#### Artigo ####

Maria Isabel afilhada do Zé Serralha

Maria Isabel afilhada do Zé Serralha

Zé Serralha, no meio da fotografia com dois amigos,  junto à Farmácia Gameiro em 1945

Zé Serralha, no meio da fotografia com dois amigos, junto à Farmácia Gameiro em 1945

«Fui eu que escrevi as frases no alcatrão» foram estas as palavras de Zé Serralha à sua afilhada Maria Isabel, dois anos antes do seu falecimento.

  «Ai de ti se abres a boca para dizeres quem foi!» Foi assim que José Francisco Varela, mais conhecido por Zé Serralha, se dirigiu ao padeiro da Padaria do Álvaro da Costa, única testemunha do feito, quando, em 1957, foi visto pela noite dentro a pintar as famosas frases na avenida junto à Igreja Matriz.

A sua afilhada Maria Isabel, hoje com 62 anos de idade, confirmou o que já se dizia só entre os amigos mais chegados. «Quando se encontrava já muito doente, com os seus 83 anos, chamou-me e disse-me: «fui eu que escrevi as frases no alcatrão». Faleceu com 85 anos a 5 de Setembro de 2003 e deixou saudades em todos aqueles que conviveram com ele. «Era amigo dos seus amigos» disse Maria Isabel. Um deles, o Sr. Flores, escreveu a 20 de Abril de 1958, na inauguração do Café-Restaurante Barrete Verde, um poema que representava bem quem Zé Serralha era: «Todo aquele que nasceu, viveu e morreu e nunca teve um amigo, nasceu, morreu e nunca viveu. Bem-haja José Serralha Varela que tantos amigos tem sabido cativar».

#### Dados fornecidos ####

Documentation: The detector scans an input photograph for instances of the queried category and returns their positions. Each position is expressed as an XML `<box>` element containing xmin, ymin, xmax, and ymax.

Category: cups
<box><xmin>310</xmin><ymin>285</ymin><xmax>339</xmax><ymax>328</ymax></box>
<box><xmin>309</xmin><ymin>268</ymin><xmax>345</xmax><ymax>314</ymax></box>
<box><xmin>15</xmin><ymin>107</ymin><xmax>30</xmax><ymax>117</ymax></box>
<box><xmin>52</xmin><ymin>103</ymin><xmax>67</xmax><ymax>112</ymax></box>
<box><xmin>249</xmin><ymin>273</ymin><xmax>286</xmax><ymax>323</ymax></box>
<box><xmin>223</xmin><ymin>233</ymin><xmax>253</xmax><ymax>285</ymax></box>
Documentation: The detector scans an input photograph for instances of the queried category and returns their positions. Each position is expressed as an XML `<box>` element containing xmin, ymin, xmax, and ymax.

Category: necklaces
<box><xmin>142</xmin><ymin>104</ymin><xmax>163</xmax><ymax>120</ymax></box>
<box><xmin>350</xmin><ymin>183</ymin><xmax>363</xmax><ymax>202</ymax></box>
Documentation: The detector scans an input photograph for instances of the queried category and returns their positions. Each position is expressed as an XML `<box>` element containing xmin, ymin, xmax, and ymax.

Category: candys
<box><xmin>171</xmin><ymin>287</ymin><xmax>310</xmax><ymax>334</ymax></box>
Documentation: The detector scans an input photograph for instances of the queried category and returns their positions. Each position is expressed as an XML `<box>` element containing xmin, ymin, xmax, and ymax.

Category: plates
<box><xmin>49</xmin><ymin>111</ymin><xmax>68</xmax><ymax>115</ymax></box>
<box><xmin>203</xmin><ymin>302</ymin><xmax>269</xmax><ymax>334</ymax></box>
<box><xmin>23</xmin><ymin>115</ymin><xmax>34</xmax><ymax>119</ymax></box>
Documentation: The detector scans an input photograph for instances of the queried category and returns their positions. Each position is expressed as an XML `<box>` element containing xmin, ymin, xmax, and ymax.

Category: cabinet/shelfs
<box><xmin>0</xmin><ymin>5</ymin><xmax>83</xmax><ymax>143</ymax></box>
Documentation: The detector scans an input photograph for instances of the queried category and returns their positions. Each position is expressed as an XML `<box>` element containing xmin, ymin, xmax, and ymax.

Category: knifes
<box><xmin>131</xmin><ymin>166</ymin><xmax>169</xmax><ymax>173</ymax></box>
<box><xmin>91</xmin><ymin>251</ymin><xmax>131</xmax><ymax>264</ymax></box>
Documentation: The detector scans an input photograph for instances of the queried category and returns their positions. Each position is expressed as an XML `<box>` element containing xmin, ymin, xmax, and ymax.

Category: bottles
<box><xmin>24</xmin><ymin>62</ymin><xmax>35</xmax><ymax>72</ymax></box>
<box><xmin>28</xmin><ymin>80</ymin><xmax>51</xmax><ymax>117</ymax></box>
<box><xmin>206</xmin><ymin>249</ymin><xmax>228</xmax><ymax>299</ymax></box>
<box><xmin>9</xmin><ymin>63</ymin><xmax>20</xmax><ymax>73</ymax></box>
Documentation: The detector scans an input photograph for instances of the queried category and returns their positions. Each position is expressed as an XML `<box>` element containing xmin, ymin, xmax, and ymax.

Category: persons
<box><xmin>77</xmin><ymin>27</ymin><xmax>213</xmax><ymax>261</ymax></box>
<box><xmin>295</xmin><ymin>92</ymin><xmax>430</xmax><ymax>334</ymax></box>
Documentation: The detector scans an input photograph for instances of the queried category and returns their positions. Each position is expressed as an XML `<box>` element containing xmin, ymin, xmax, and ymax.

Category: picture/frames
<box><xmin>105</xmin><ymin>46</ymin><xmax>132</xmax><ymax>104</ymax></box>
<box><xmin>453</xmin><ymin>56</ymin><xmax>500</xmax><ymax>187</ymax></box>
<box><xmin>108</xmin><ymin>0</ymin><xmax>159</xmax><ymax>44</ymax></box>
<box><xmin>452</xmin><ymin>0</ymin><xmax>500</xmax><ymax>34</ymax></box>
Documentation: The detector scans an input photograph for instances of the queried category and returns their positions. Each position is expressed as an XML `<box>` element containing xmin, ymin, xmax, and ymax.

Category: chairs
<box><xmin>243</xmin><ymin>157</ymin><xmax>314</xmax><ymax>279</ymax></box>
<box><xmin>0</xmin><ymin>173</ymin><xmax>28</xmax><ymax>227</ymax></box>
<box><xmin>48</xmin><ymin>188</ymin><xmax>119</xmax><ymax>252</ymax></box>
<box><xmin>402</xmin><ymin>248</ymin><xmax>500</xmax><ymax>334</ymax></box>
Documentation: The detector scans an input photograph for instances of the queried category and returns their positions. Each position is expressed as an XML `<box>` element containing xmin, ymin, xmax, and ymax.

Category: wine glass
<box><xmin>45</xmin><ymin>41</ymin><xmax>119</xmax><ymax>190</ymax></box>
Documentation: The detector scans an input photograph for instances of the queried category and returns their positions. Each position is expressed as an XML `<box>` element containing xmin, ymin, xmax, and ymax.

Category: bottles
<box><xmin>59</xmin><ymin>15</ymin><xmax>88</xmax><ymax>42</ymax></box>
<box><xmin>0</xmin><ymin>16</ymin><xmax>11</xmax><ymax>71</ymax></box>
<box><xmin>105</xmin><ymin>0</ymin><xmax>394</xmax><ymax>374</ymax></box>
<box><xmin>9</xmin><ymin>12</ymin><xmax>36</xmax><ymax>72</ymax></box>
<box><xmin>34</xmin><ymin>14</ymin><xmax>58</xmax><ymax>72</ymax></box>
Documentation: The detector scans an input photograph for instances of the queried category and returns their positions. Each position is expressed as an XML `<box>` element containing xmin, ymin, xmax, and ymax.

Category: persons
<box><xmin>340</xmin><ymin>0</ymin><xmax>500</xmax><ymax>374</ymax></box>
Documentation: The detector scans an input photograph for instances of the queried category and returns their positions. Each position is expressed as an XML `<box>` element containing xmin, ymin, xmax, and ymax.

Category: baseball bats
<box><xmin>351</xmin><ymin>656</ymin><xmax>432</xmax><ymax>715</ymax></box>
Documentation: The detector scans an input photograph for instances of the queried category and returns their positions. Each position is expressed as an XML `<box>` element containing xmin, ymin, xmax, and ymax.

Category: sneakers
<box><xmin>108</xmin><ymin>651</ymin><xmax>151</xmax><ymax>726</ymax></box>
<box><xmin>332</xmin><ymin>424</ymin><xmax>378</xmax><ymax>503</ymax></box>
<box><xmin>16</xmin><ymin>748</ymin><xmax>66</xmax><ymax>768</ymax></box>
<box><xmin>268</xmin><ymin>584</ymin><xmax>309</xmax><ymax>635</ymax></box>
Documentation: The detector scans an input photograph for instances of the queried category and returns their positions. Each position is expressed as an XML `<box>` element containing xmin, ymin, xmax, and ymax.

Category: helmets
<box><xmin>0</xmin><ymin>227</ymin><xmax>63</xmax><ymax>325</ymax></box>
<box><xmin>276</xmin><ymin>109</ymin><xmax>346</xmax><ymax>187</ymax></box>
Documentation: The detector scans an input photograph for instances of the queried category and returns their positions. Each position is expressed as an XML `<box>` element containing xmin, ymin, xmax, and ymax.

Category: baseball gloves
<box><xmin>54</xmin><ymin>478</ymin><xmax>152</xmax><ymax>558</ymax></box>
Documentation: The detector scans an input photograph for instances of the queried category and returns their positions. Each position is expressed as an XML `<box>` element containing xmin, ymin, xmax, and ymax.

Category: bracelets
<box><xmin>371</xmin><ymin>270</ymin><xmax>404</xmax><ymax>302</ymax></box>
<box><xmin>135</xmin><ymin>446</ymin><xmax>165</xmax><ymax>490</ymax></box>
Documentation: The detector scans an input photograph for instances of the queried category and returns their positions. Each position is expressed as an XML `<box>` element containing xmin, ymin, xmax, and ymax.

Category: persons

####

▶ **Conjunto de tarefas**
1 – Responda às perguntas seguintes com base no artigo sobre Zé Serralha.
(a) Em que ano foi Zé Serralha visto a pintar as frases na avenida junto à Igreja Matriz?
(b) Com que idade e em que data faleceu Zé Serralha?
(c) Em que data e em que ocasião escreveu o Sr. Flores o poema sobre Zé Serralha?
2 – Enumere todos os locais designados por nome próprio no artigo sobre Zé Serralha.
3 – Transcreva do artigo sobre Zé Serralha o trecho que começa em "Zé Serralha, no meio da fotografia com dois amigos, junto" e termina em "à Igreja Matriz.".

▶ **Lista de soluções**
1 –
(a) Em 1957.
(b) Faleceu com 85 anos, a 5 de Setembro de 2003.
(c) A 20 de Abril de 1958, na inauguração do Café-Restaurante Barrete Verde.

2 –
Farmácia Gameiro
Padaria do Álvaro da Costa
Igreja Matriz
Café-Restaurante Barrete Verde

3 –
Zé Serralha, no meio da fotografia com dois amigos, junto à Farmácia Gameiro em 1945

«Fui eu que escrevi as frases no alcatrão» foram estas as palavras de Zé Serralha à sua afilhada Maria Isabel, dois anos antes do seu falecimento.

  «Ai de ti se abres a boca para dizeres quem foi!» Foi assim que José Francisco Varela, mais conhecido por Zé Serralha, se dirigiu ao padeiro da Padaria do Álvaro da Costa, única testemunha do feito, quando, em 1957, foi visto pela noite dentro a pintar as famosas frases na avenida junto à Igreja Matriz.